Según la tradición, Santo Domingo de la Calzada labró su propio sepulcro, que era, como cabía esperar, de extraordinaria sencillez. El santo llevaba cien años muerto cuando se decidió crear un monumento funerario más acorde con su categoría. Comenzaba el siglo XIII. Lo que se ha conservado de dicho monumento se encuentra hoy en día en la catedral de la localidad riojana que lleva el nombre del santo. Se trata de una estatua yacente que posee el carácter a la vez majestuoso e ingenuo del románico, pero en la que ya se aprecia la expresividad propia del gótico. Es una maravilla de sencillez y emotividad. Pero volveré más adelante al disfrute que me produjo contemplarla, porque no fue algo fácil de conseguir. Y aquí empieza una historia de acumulación de capas, de rectificaciones y circunstancias adversas que trae como consecuencia uno de esos extraños conjuntos artísticos de los que he hablado al principio.
La estatua yacente del siglo XIII de Santo Domingo de la Calzada está esculpida en piedra policromada, un material más humilde que los de su entorno, y resulta imposible abarcarla en su conjunto a causa de la proliferación de arcos, columnas, filigranas y barrotes que la posteridad ha ido disponiendo a su alrededor. Hay que contemplarla por parcelas, asomándose por los huecos que deja el enrejado. Retratarla es también una tarea compleja; pido disculpas por la torpeza de las imágenes que acompañan esta entrada y que fueron las únicas que pude conseguir.
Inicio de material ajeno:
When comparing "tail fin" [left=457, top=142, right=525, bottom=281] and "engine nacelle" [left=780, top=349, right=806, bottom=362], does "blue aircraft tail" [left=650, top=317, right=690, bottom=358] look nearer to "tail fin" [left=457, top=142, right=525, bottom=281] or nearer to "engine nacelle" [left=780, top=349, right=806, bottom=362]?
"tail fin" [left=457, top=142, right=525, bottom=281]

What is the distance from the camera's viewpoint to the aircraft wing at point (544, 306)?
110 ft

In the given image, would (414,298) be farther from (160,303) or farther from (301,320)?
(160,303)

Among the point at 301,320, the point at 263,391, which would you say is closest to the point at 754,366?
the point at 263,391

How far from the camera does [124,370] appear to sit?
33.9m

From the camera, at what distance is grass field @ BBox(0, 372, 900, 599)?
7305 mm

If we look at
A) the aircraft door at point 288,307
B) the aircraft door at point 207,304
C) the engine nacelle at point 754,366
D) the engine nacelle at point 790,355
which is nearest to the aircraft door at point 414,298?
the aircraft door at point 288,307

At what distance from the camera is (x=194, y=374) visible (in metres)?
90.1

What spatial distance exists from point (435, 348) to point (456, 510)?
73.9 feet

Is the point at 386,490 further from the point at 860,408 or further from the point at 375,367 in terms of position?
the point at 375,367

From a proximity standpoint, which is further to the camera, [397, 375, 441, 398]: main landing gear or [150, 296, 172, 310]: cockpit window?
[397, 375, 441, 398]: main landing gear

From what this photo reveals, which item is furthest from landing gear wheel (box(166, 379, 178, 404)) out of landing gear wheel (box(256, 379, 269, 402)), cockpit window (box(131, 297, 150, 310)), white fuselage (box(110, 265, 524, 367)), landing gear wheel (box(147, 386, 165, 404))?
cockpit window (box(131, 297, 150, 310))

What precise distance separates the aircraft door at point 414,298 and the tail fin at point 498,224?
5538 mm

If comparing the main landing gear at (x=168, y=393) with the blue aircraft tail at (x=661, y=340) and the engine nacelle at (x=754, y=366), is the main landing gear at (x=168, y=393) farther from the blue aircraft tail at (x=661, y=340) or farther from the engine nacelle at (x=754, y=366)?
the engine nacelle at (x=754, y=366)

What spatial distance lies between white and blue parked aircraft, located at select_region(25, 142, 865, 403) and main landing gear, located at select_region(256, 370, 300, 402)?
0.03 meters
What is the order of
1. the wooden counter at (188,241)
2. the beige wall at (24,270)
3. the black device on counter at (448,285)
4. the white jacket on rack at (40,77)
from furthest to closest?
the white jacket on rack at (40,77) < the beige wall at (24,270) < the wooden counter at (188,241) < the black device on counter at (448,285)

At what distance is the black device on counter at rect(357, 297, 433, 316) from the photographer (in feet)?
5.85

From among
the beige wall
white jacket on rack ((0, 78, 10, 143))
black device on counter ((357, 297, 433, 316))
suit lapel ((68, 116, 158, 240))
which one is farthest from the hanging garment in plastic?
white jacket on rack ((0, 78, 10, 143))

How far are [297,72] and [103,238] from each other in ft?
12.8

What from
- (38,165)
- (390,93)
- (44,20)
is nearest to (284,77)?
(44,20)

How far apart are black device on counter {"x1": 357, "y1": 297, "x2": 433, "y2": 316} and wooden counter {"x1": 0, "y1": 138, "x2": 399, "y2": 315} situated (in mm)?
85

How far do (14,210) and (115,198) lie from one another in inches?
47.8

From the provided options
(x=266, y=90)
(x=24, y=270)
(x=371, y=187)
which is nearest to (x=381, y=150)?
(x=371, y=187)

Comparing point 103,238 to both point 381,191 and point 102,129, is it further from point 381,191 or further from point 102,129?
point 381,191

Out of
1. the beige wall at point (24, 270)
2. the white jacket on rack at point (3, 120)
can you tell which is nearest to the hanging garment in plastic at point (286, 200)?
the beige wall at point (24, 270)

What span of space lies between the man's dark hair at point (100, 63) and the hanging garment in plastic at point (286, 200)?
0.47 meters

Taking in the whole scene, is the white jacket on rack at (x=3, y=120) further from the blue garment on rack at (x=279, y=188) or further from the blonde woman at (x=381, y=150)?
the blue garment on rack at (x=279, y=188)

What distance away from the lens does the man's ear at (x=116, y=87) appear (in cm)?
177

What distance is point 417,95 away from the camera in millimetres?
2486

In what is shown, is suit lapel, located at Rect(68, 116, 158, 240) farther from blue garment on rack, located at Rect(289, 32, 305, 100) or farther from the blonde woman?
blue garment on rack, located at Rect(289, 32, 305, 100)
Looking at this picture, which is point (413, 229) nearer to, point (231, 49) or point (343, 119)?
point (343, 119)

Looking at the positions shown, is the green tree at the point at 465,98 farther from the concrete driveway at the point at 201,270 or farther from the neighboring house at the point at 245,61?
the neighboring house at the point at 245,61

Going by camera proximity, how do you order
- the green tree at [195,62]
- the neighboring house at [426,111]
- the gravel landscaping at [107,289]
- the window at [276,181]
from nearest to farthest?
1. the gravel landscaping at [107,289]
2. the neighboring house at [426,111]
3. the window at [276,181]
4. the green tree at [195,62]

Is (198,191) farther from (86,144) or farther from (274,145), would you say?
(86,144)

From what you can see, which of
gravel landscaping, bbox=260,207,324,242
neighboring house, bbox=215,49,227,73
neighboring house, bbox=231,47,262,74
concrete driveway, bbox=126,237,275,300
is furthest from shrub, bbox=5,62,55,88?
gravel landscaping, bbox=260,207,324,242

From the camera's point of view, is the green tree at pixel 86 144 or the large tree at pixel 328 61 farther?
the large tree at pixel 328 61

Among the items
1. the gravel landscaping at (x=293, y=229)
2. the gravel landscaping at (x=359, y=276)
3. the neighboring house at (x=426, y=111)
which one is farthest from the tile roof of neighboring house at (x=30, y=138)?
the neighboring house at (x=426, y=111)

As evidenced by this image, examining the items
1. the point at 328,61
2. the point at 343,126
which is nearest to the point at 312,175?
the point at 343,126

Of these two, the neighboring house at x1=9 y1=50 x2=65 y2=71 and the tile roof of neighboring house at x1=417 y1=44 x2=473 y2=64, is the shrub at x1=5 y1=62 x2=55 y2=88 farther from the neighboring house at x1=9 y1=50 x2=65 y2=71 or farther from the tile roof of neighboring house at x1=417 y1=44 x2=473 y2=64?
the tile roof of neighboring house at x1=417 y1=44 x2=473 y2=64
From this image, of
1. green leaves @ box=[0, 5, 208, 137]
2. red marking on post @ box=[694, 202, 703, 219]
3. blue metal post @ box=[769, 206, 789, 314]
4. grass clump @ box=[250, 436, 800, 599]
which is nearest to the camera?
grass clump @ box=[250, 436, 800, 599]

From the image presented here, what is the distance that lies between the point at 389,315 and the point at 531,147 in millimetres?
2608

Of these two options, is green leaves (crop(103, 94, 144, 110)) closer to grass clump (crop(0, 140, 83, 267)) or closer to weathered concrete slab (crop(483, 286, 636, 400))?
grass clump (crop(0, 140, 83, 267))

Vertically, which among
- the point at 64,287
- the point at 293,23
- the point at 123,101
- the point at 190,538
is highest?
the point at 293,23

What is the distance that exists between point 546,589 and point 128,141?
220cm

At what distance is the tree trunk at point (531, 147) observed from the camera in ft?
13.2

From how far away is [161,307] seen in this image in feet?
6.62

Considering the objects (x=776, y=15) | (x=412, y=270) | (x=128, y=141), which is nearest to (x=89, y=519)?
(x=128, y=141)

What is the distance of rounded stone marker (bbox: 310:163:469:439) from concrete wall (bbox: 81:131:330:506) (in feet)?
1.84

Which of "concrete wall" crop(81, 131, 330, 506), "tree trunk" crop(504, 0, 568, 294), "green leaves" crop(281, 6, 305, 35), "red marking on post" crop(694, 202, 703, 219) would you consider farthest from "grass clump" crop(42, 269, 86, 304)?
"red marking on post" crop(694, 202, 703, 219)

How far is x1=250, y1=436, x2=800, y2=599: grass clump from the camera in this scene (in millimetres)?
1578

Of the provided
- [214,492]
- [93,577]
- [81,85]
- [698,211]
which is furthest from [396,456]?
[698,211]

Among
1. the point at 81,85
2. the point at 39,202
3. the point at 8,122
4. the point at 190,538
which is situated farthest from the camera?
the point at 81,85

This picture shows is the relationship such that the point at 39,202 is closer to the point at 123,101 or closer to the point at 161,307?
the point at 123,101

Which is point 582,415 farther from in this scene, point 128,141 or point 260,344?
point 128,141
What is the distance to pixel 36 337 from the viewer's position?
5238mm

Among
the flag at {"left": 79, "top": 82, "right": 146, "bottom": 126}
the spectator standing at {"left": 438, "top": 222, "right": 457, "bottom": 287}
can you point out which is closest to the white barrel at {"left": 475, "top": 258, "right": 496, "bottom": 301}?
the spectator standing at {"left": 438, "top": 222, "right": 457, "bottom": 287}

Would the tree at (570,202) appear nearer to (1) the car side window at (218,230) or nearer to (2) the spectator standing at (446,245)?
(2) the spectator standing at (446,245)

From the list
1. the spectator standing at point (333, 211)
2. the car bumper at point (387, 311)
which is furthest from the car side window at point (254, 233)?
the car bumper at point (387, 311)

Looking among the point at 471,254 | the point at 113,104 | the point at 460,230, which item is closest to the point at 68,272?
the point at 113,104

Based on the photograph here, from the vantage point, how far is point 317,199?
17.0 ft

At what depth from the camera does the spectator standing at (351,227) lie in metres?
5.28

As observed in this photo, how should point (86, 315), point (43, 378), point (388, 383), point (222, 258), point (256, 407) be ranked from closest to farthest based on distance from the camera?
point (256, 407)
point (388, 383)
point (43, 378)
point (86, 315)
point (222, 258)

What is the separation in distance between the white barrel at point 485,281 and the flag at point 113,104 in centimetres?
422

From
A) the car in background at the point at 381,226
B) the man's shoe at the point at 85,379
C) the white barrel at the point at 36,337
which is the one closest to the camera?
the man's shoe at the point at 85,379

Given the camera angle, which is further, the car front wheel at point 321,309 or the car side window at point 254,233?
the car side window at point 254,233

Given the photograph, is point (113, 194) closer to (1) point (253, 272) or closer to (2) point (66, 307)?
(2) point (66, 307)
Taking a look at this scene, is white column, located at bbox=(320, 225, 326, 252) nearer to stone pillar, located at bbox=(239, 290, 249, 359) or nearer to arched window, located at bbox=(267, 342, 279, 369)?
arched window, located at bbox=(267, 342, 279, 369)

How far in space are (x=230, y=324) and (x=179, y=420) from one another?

Aun así, la impresión que causa la estatua es extraordinaria. Santo Domingo está representado como un anciano con hábito de monje; tiene el pelo ondulado y barba, cruza los brazos sobre el pecho y su rostro transmite una profunda serenidad. Pero esta figura solemne no habría prendido tanto mi atención de no ser por sus acompañantes, unas criaturas pequeñas de aire aniñado, esculpidas en una escala distinta al santo, que flanquean el lecho mortuorio y vuelven hacia el difunto sus rostros expresivos, de un delicioso candor. A primera vista pensé que eran ángeles que acompañaban el tránsito del ilustre personaje, pero no: carecen de alas y sujetan libros que sin duda contienen las enseñanzas del santo, en clara indicación de que estas perdurarán tras su muerte. Son, probablemente, acólitos que se han empapado del ejemplo del difunto y se aprestan a difundirlo por el mundo. Pero lo más enternecedor de estas figuritas son las acciones que realizan mientras contemplan a su maestro con expresión amorosa: divididos en parejas, apoyan una mano sobre el pie del santo, se ocupan de taparlo con un lienzo a la altura del pecho o se preocupan de que su cabeza repose de forma conveniente sobre la almohada. Estos discípulos menudos e infantiles oscilan entre la contemplación extasiada de su mentor y los pequeños gestos de quien se preocupa por la comodidad física de un durmiente, en una mezcla de lo sublime y lo sencillo tan característica del arte medieval y que fue tan mal comprendida en siglos posteriores. Un dato que he pasado por alto: el sepulcro es en realidad un cenotafio, dado que los restos del santo no se encuentran en su interior, sino en la cripta del templo. Me gusta imaginar al bueno de Domingo aliviado por su liberación de tan aparatoso monumento funerario. Ojalá su trasunto en piedra pudiera escapar también de sus lujosos barrotes.